Olaylar Ve Görüşler

Tükeniş - Sıtkı Ergüney

31 Temmuz 2024 Çarşamba

Türkiye Cumhuriyeti pek çok alanda tarihinin en kapsamlı bunalımlı, krizlerle yüklü dönemini yaşamakta. Ekonomi, hukuk, eğitim, kamusal alanda yozlaşma, dış politikada savruluşlar, göçmen felaketinin yarattığı demografik dejenerasyon... 

EKONOMİK TRAJEDİ

 Avrupa’nın kıskandığı(!) Türk ekonomisi üç yıldır kayalıklara çarparak parçalanmış gemi misali sürekli su almakta. “Padişahım sen büyüksün” kültürü ile donanımlı zabitan kadrosunda tehlikeyi önceden görmüş olanlar olsa bile gemiden atılma korkusu ile üç maymunu oynuyorlar. Batan gemiyi en son terk etmesi gereken 1. kaptan sorumluluğunu, kaza anında gemide olmayan -ara transfer- 4. kaptana devretmiş durumda. 2. ve 3. kaptanlar gemide kalmış olsalar bile kumanda 4. kaptanda.

Faizi makro ekonominin bilimsel, belirleyici unsuru değil de, “nas” referanslı bir kafayla “şer” olarak niteleyip ekonomiyi uçuruma sürükleyen, belirleyici siyasi iktidar, TL’nin dolar, Avro karşısındaki değerini paçavra etti, yüksek enflâsyona zemin hazırladı.

2021’in son çeyreğinde hızla değer kaybederek dolar karşısındaki değeri 18 liraya düşen Türk Lirası 21 Aralık gecesi “mucizevi” bir operasyonla 13 TL oluverdi! Nasın gazabından korkarak TL birikimlerini dolara yatırmış olanların dolar varlıkları bir günde büyüdü! Mucize operasyon, piyasada şaşkınlık, güvensizlik yarattı, kur ve enflasyon tırmanışa geçti, makro ekonomik dengeler, gelir dağılımı daha da bozuldu, yoksulluk yaygınlaştı. Devletin dağıttığı sosyal yardımlar topluma iktidarın “sosyal devlet” performansı olarak anlatıldı!

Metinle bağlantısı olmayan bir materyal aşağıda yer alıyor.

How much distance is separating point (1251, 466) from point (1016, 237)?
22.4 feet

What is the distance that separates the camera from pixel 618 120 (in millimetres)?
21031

Öte yandan hukuk perişan durumda. Yargı tek kişiye tutsak, AİHM kararları “yok hükmünde”, AYM kararları ayaklar altında, dini referanslı eğitim alan imam hatip mezunu yargıçlardan, savcılardan laik Medeni Kanun hükümlerini uygulamaları bekleniyor! Adalet bakanı ise kendisini hukuk yıkımını savunmakla yükümlü kılmış durumda.

Kamusal alanda yozlaşmada örnekler birbirini izliyor. Nasıl mı?

  • Atanmış bakanların İslam referanslı beyanları, icraatları, merkezi yönetimin yerellerle mücadelesi sürüyor. Belediyelerin dans gösterilerini “tarafsız” cumhurbaşkanı halka şikâyet ediyor.
  • Cumhuriyet ordusu ve onun örnek kurumları Ergenekon, Balyoz kumpaslarıyla yıpratıldı.
  • Eğitim sistemimiz paramparça. Dinselleştirilen ilk ve ortaöğretim, dudak uçuklatan paralı eğitim bedelleri, tepeden inme rektör atamaları yapılıyor.  
  • Dış politikada Cumhuriyetin seksen yıllık geleneksel tarafsız, saygın duruşu terk edilerek etnik ve dini tercihlerle, günlük kararlarla oluşturulan, bölgesinde ağırlığı olmayan, diplomatik kariyeri monşer diyerek küçümseyen, yok sayan anlayış hâkim. İktidar yandaşı isimlerin büyükelçilikle ödüllendiriliyor. 
  • Sığınmacıların sayısı her geçen gün artıyor. Sayısı, ekonomik ve sosyal tahribatı kestirilemeyen ne olduğu belirsiz insan yığınları ülkemizde.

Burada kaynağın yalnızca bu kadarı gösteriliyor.